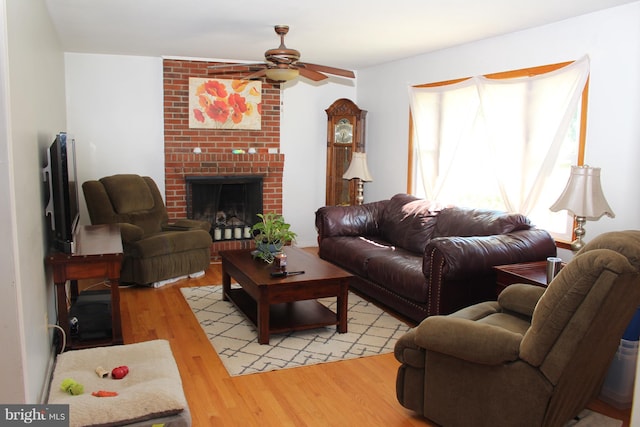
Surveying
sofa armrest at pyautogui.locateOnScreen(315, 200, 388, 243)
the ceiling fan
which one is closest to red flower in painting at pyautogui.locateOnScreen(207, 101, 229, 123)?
sofa armrest at pyautogui.locateOnScreen(315, 200, 388, 243)

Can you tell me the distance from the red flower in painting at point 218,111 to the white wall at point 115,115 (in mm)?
571

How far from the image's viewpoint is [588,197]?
10.9 ft

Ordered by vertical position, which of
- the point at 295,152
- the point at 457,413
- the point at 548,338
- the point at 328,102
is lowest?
the point at 457,413

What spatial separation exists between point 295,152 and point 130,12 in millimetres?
3255

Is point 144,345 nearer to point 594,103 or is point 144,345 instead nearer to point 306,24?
point 306,24

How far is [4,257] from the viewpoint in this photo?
82.4 inches

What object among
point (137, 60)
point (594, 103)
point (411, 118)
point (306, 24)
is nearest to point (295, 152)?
point (411, 118)

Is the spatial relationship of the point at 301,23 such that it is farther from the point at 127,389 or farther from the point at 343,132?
the point at 127,389

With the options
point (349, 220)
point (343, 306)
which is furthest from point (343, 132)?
point (343, 306)

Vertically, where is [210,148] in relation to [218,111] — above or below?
below

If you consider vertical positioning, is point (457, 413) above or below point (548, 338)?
below

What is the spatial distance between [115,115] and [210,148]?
3.73 feet

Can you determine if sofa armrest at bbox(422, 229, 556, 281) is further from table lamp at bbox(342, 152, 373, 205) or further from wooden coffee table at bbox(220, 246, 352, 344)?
table lamp at bbox(342, 152, 373, 205)

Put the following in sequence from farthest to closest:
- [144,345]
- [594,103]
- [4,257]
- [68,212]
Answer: [594,103]
[68,212]
[144,345]
[4,257]
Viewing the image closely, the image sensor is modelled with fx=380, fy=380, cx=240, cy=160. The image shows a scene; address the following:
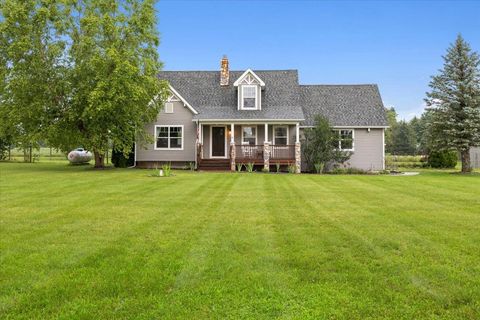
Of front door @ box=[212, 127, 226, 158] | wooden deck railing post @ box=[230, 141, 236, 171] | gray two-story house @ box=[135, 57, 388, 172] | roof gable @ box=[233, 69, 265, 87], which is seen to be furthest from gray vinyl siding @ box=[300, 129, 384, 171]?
front door @ box=[212, 127, 226, 158]

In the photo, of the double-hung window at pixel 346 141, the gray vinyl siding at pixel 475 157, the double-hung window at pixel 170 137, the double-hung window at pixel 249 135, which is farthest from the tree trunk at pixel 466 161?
the double-hung window at pixel 170 137

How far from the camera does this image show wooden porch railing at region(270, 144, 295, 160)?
2272cm

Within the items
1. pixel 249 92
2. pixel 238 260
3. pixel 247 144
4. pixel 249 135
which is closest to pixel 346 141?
pixel 249 135

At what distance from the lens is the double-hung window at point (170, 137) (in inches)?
969

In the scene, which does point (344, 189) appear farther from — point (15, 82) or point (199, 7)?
point (15, 82)

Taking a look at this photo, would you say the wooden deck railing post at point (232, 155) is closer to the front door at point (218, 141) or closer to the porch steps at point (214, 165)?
the porch steps at point (214, 165)

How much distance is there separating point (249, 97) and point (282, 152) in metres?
4.50

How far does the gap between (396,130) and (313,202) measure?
6841cm

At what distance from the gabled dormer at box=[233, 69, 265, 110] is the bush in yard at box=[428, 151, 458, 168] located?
14.6 m

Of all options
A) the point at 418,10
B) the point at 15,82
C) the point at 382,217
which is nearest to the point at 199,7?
the point at 15,82

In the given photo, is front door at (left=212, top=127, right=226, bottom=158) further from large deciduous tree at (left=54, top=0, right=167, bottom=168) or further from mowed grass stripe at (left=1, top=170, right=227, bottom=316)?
mowed grass stripe at (left=1, top=170, right=227, bottom=316)

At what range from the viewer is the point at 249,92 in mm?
24688

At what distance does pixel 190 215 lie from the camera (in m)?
7.77

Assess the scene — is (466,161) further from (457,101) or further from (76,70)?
(76,70)
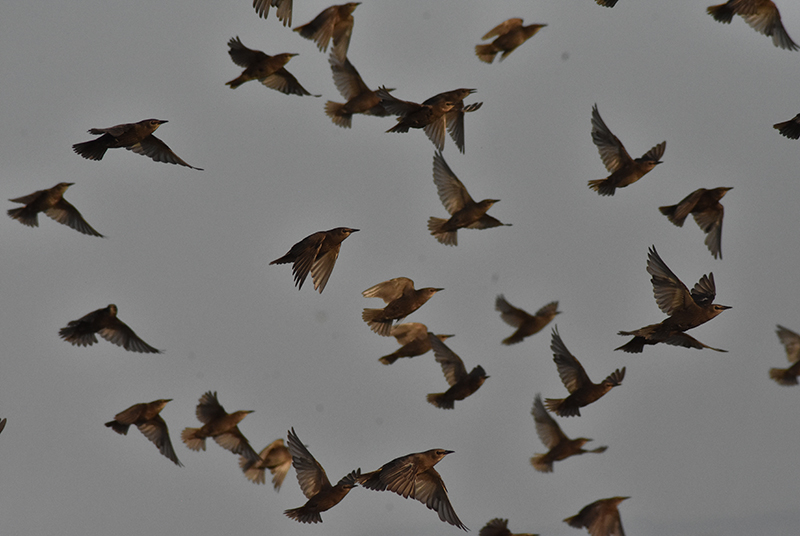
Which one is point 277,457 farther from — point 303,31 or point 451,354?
point 303,31

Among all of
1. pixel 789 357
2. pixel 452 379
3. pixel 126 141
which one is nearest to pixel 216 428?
pixel 452 379

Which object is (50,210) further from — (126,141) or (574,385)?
(574,385)

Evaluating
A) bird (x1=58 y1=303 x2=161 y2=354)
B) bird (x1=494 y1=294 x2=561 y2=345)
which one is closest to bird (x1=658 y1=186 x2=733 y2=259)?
bird (x1=494 y1=294 x2=561 y2=345)

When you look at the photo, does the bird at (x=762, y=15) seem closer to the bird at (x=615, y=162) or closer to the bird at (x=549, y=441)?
the bird at (x=615, y=162)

* _EXERCISE AIM_:
Can you copy every one of the entries above verbatim, leaving out the pictures?

* _RESULT BELOW_:
Surveying
sofa armrest at pyautogui.locateOnScreen(315, 200, 388, 243)
the ceiling fan
which one is closest to red flower in painting at pyautogui.locateOnScreen(207, 101, 229, 123)?
sofa armrest at pyautogui.locateOnScreen(315, 200, 388, 243)

Can you tell me the distance from the red flower in painting at point 218,111 to the white wall at point 115,115 (in mm)?
571

How far from the image's viewpoint is [588,197]?
10.9 ft

Ordered by vertical position, which of
- the point at 295,152
- the point at 457,413
- the point at 548,338
- the point at 328,102
is lowest?
the point at 457,413

What spatial separation exists between point 295,152 and point 130,12 in millimetres?
3255

Is point 144,345 nearer to point 594,103 or is point 144,345 instead nearer to point 306,24?
point 306,24

How far is [4,257] from the viewpoint in this photo?
82.4 inches

What object among
point (137, 60)
point (594, 103)
point (411, 118)
point (306, 24)
is nearest to point (295, 152)?
point (411, 118)

Is the spatial relationship of the point at 301,23 such that it is farther from the point at 127,389 or farther from the point at 343,132?
the point at 127,389

With the options
point (349, 220)
point (343, 306)
which is furthest from point (343, 132)?
point (343, 306)

Vertically, where is [210,148] in relation to [218,111] — above or below?
below

If you consider vertical positioning, is point (457, 413) above or below point (548, 338)?
below

What is the spatial distance between [115,115] and [210,148]?
3.73 feet

Can you determine if sofa armrest at bbox(422, 229, 556, 281) is further from table lamp at bbox(342, 152, 373, 205) or further from wooden coffee table at bbox(220, 246, 352, 344)?
table lamp at bbox(342, 152, 373, 205)

Put the following in sequence from farthest to closest:
- [144,345]
- [594,103]
- [4,257]
- [68,212]
Answer: [594,103]
[68,212]
[144,345]
[4,257]
Viewing the image closely, the image sensor is modelled with fx=380, fy=380, cx=240, cy=160. The image shows a scene; address the following:
Of front door @ box=[212, 127, 226, 158] | wooden deck railing post @ box=[230, 141, 236, 171] | gray two-story house @ box=[135, 57, 388, 172] | roof gable @ box=[233, 69, 265, 87], which is seen to be furthest from gray vinyl siding @ box=[300, 129, 384, 171]?
front door @ box=[212, 127, 226, 158]

In the photo, of the double-hung window at pixel 346 141, the gray vinyl siding at pixel 475 157, the double-hung window at pixel 170 137, the double-hung window at pixel 249 135, which is farthest from the tree trunk at pixel 466 161?
the double-hung window at pixel 170 137

How far from the camera does this image show wooden porch railing at region(270, 144, 295, 160)?
2272cm

Within the items
1. pixel 249 92
2. pixel 238 260
3. pixel 247 144
4. pixel 249 135
which is closest to pixel 346 141?
pixel 249 135

At what distance from the lens is the double-hung window at point (170, 137) (in inches)?
969

In the scene, which does point (344, 189) appear farther from — point (15, 82) or point (199, 7)?
point (15, 82)

Taking a look at this photo, would you say the wooden deck railing post at point (232, 155) is closer to the front door at point (218, 141) or closer to the porch steps at point (214, 165)?
the porch steps at point (214, 165)

How much distance is there separating point (249, 97) and point (282, 152) in metres?
4.50

How far does the gap between (396,130) and (313,202) measure?
6841cm

At what distance from the gabled dormer at box=[233, 69, 265, 110] is the bush in yard at box=[428, 151, 458, 168] located?
14.6 m

Of all options
A) the point at 418,10
B) the point at 15,82
C) the point at 382,217
which is nearest to the point at 199,7?
the point at 15,82

In the given photo, is front door at (left=212, top=127, right=226, bottom=158) further from large deciduous tree at (left=54, top=0, right=167, bottom=168) or further from mowed grass stripe at (left=1, top=170, right=227, bottom=316)?
mowed grass stripe at (left=1, top=170, right=227, bottom=316)

At what range from the viewer is the point at 249,92 in mm?
24688

At what distance does pixel 190 215 lie from the camera (in m)?
7.77

Assess the scene — is (466,161) further from (457,101) or further from (76,70)?
(76,70)
Which one is point 277,457 farther from — point 303,31 or point 451,354?
point 303,31

Among all of
1. pixel 789 357
2. pixel 452 379
3. pixel 126 141
which one is nearest to pixel 216 428?
pixel 452 379

Which object is (50,210) further from — (126,141) or (574,385)?
(574,385)

Evaluating
A) bird (x1=58 y1=303 x2=161 y2=354)
B) bird (x1=494 y1=294 x2=561 y2=345)
which one is closest to bird (x1=658 y1=186 x2=733 y2=259)?
bird (x1=494 y1=294 x2=561 y2=345)

When you look at the photo, does the bird at (x=762, y=15) seem closer to the bird at (x=615, y=162) or closer to the bird at (x=549, y=441)?
the bird at (x=615, y=162)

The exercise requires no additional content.